▶ **ACTION ITEM**
Omit every picture while repeating the entries exactly.

▶ **RECORD SET**
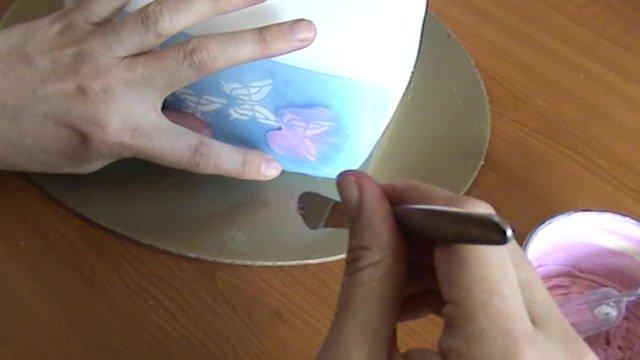 Torty pre začiatočníkov: Technika stencils a farbenie cez šablónu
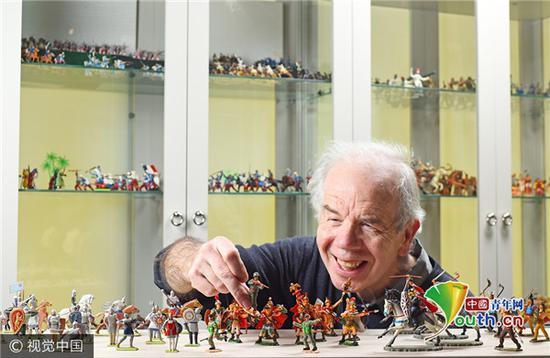 """2017年7月27日讯(具体拍摄时间不详),英国伦敦, Liz West与他的""""玩具士兵""""纪念藏品。"""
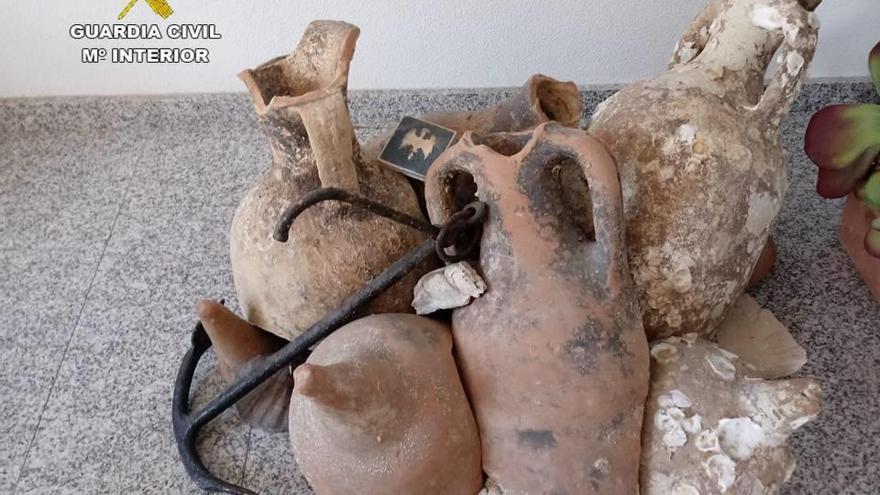 Recuperan 13 ánforas romanas que decoraban una pescadería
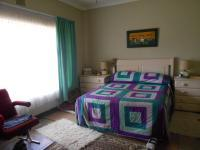 Main Bedroom - 25 square meters of property in Heidelberg - GP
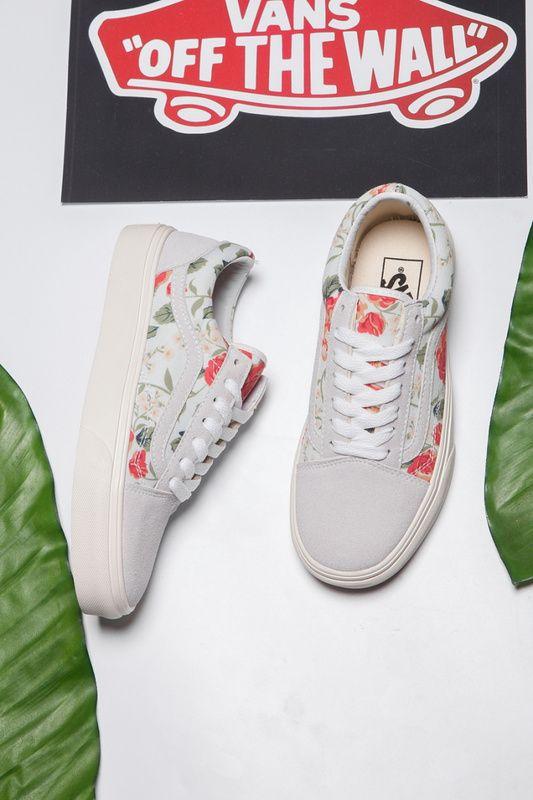 75ff9ee1fe96 Vans Rose Floral Old Skool Classic Beige Womens Shoes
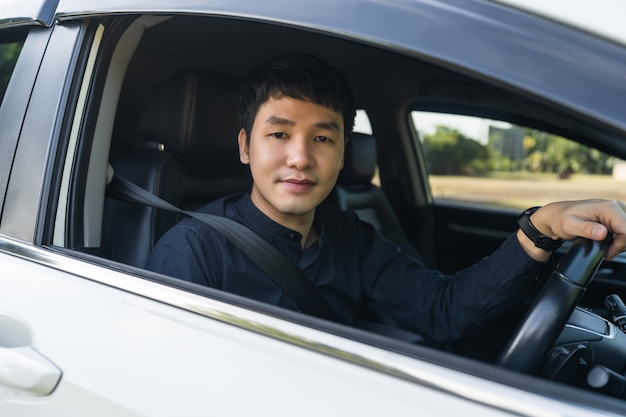 Junger mann, der ein auto fährt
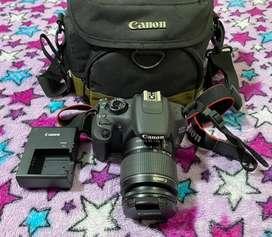 Camara Canon 1200D o T5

▶ **OUTPUT**
 Torty pre začiatočníkov: Technika stencils a farbenie cez šablónu
 """2017年7月27日讯(具体拍摄时间不详),英国伦敦, Liz West与他的""""玩具士兵""""纪念藏品。"""
 Recuperan 13 ánforas romanas que decoraban una pescadería
 Main Bedroom - 25 square meters of property in Heidelberg - GP
 75ff9ee1fe96 Vans Rose Floral Old Skool Classic Beige Womens Shoes
 Junger mann, der ein auto fährt
 Camara Canon 1200D o T5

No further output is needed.